- [Information supplied]

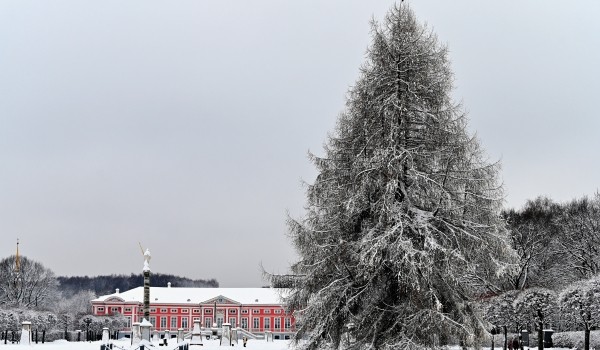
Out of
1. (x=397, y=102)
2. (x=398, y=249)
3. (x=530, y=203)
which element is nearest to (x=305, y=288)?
(x=398, y=249)

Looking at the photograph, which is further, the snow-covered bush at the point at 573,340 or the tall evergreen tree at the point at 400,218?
the snow-covered bush at the point at 573,340

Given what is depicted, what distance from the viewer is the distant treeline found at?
565ft

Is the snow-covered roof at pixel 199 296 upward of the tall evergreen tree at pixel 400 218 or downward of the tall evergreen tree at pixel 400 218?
downward

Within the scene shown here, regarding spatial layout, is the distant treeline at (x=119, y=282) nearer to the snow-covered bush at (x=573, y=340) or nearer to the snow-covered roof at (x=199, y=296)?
the snow-covered roof at (x=199, y=296)

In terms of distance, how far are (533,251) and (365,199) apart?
120 ft

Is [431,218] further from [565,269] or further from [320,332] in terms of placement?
[565,269]

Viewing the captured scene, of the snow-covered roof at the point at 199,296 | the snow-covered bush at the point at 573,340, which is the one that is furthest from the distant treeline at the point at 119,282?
the snow-covered bush at the point at 573,340

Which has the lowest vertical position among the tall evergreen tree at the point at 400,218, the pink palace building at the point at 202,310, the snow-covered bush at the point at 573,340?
the pink palace building at the point at 202,310

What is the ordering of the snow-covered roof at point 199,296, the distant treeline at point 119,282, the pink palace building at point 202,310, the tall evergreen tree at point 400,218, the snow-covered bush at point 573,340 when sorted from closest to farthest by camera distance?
1. the tall evergreen tree at point 400,218
2. the snow-covered bush at point 573,340
3. the pink palace building at point 202,310
4. the snow-covered roof at point 199,296
5. the distant treeline at point 119,282

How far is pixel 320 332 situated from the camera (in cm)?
1573

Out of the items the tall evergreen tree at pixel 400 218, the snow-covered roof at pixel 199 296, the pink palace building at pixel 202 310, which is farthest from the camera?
the snow-covered roof at pixel 199 296

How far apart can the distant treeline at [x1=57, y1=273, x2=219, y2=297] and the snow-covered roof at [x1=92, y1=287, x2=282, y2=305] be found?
75803 millimetres

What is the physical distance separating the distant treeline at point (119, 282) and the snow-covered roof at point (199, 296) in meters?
75.8

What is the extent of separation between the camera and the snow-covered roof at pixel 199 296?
309 feet
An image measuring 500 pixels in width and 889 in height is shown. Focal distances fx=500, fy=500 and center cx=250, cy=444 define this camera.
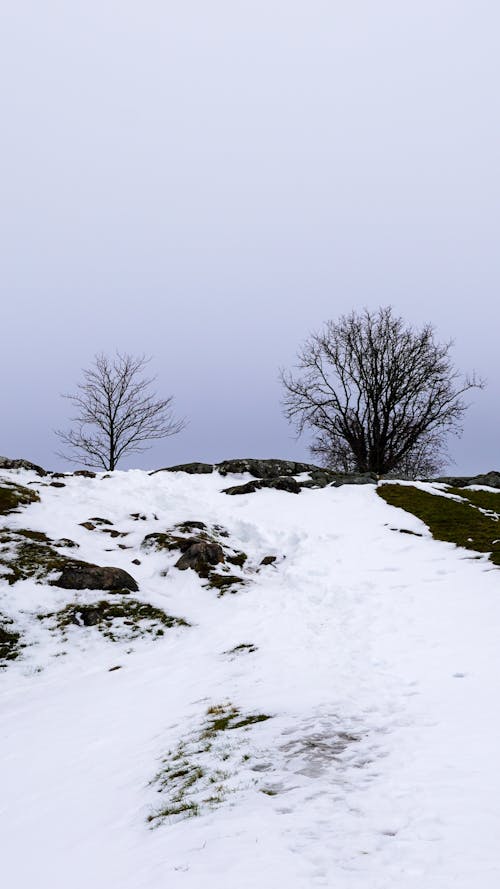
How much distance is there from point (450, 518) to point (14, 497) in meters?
11.7

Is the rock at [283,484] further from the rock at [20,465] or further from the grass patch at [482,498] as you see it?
the rock at [20,465]

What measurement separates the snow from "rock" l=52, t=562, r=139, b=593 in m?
0.24

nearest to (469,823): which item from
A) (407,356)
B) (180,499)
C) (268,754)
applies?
(268,754)

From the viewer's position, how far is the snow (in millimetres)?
2984

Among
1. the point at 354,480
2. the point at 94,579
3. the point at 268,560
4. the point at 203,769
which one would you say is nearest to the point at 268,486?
the point at 354,480

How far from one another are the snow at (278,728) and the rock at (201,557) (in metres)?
0.25

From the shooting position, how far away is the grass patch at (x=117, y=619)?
8.59 metres

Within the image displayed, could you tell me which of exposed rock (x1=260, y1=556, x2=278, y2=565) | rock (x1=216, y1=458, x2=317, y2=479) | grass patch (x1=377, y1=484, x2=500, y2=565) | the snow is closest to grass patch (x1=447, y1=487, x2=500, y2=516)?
grass patch (x1=377, y1=484, x2=500, y2=565)

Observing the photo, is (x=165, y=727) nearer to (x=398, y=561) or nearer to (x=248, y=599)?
(x=248, y=599)

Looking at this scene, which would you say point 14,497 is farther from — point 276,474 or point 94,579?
point 276,474

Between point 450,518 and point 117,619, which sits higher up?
point 450,518

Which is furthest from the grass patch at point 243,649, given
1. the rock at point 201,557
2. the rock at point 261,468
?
the rock at point 261,468

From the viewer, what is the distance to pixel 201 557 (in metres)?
11.2

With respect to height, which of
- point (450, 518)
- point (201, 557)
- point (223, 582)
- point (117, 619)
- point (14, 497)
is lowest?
point (117, 619)
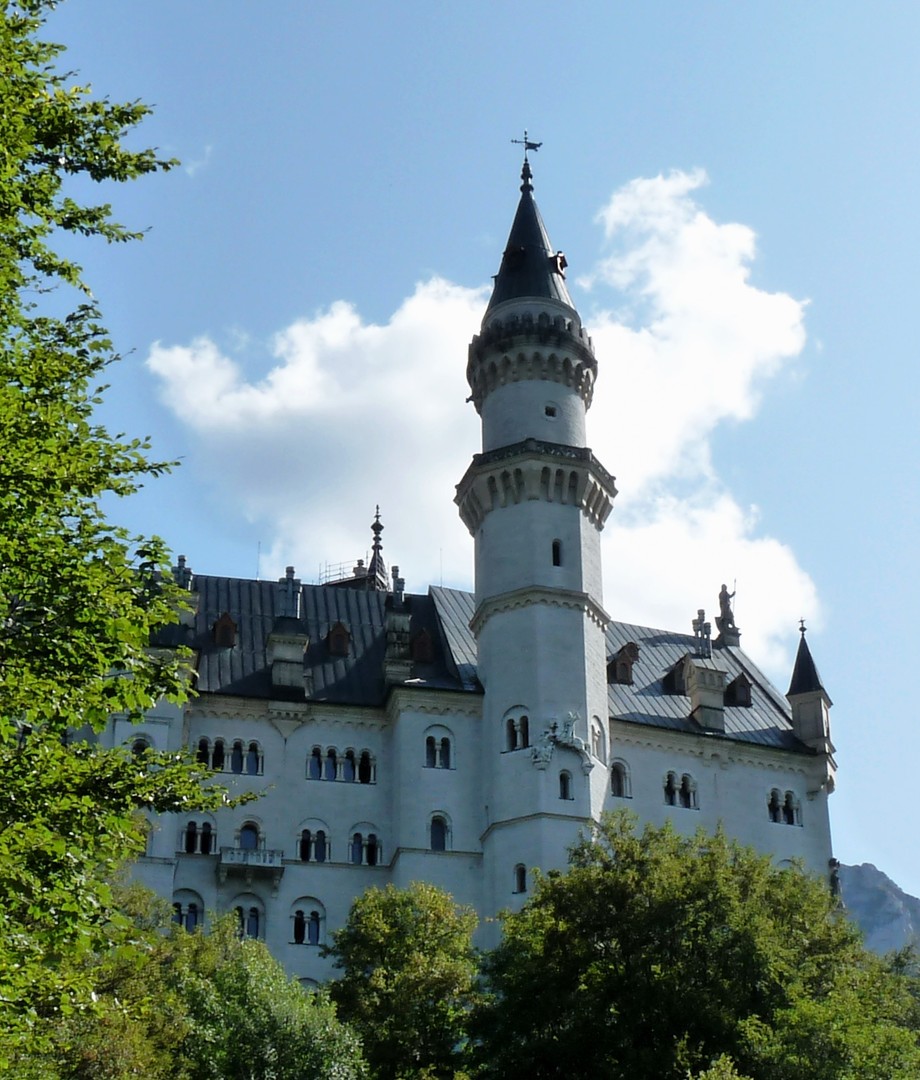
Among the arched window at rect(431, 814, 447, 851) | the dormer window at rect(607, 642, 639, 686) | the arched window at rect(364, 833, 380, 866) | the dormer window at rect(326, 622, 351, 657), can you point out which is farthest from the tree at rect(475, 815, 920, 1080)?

- [What the task asks]
Swap "farthest" for "furthest" in the items, starting at the line that contains "Which is furthest" and stopping after the last item, and give those lines again with everything else unchanged and the pictures left out.

- [Solution below]
Which is furthest from the grass patch at point 243,649, given
1. the rock at point 201,557
2. the rock at point 261,468
?
the rock at point 261,468

From the viewer, what is the distance to pixel 201 557 (in metres)?
11.2

With respect to height, which of
- point (450, 518)
- point (201, 557)
- point (223, 582)
- point (117, 619)
- point (14, 497)
is lowest?
point (117, 619)
Among the arched window at rect(431, 814, 447, 851) | the dormer window at rect(607, 642, 639, 686) | the arched window at rect(364, 833, 380, 866) | the dormer window at rect(326, 622, 351, 657), can you point out which is furthest from the tree at rect(475, 815, 920, 1080)?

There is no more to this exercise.